(ASSIGNMENT 1):
Using the passage on Compton, answer these:
(a) On what date did Compton incorporate?
(b) What average age does the passage give for Compton's community?
(c) To whom did the Spanish Crown deed the tract in 1784?
(ASSIGNMENT 2):
Write the next part of the passage on Compton, picking up after its final sentence.

(SUPPLIED PASSAGE):
◇ ◇ ◇

Compton is a city in southern Los Angeles County, California, United States, situated south of downtown Los Angeles. Compton is one of the oldest cities in the county and on May 11, 1888, was the eighth city to incorporate. As of the 2010 United States Census, the city had a total population of 96,455. It is known as the "Hub City" due to its geographic centrality in Los Angeles County. Neighborhoods in Compton include Sunny Cove, Leland, Downtown Compton, and Richland Farms. The city is generally a working class city with some middle-class neighborhoods, and is home to a relatively young community, at an average 25 years of age, compared to the American median age of 35 (2010 data).

History

Compton-1914
Main Street of Compton, 1914

In 1784, the Spanish Crown deeded a tract of over 75,000 acres (300 km2) to Juan Jose Dominguez in this area. The tract was named Rancho San Pedro. Dominguez's name was later applied to the Dominguez Hills community south of Compton. The tree that marked the original northern boundary of the rancho still stands at the corner of Poppy and Short streets.

◇ ◇ ◇

(MATERIAL PROVIDED):
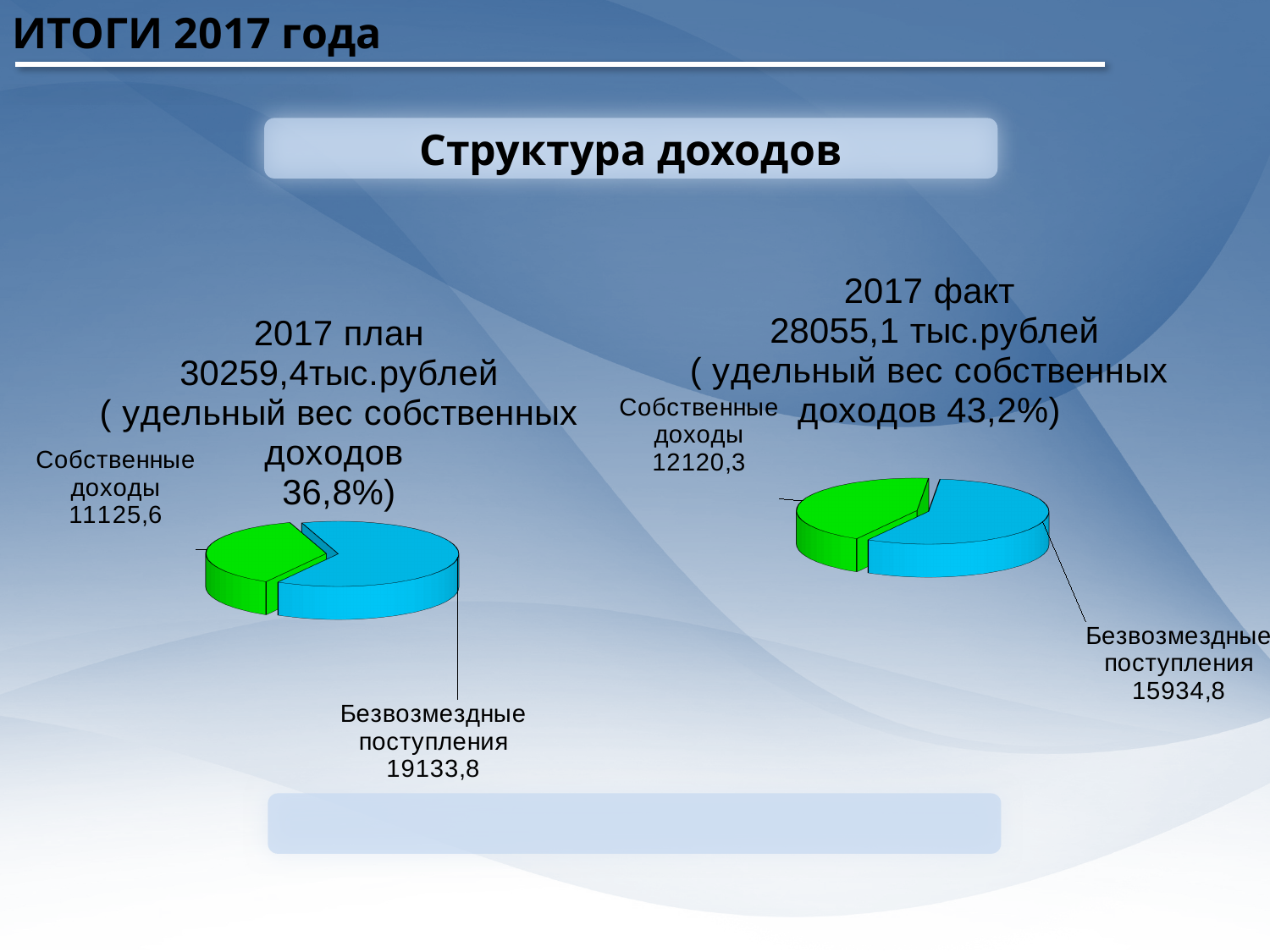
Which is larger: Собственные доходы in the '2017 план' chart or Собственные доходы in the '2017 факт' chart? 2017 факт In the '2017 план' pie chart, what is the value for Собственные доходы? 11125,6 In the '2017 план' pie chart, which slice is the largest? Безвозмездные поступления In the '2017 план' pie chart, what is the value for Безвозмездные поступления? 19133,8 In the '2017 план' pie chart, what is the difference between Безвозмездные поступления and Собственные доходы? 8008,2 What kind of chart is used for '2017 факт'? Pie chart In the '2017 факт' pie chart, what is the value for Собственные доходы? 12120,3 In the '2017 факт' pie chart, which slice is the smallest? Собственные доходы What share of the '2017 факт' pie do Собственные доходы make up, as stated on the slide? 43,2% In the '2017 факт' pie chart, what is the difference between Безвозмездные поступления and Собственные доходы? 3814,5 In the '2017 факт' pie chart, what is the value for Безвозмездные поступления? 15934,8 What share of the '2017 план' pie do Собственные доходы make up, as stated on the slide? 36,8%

◇ ◇ ◇

(RESULT 1):
(a) May 11, 1888
(b) 25 years
(c) Juan Jose Dominguez

(RESULT 2):
In 1867, Griffith Dickenson Compton led a group of 30 pioneers to the area. These families had traveled by wagon train south from Stockton, California in search of ways to earn a living other than in the rapid exhaustion of gold fields. Originally named Gibsonville, after one of the tract owners, it was later called Comptonville. However, to avoid confusion with the Comptonville located in Yuba County, the name was shortened to Compton. Compton's earliest settlers were faced with terrible hardships as they farmed the land in bleak weather to get by with just the barest subsistence. The weather continued to be harsh, rainy and cold, and fuel was difficult to find. To gather firewood it was necessary to travel to mountains close to Pasadena. The round trip took almost a week. Many in the Compton party wanted to relocate to a friendlier climate and settle down, but as there were two general stores within traveling distance—one in the pueblo of Los Angeles, the other in Wilmington—they eventually decided to stay put.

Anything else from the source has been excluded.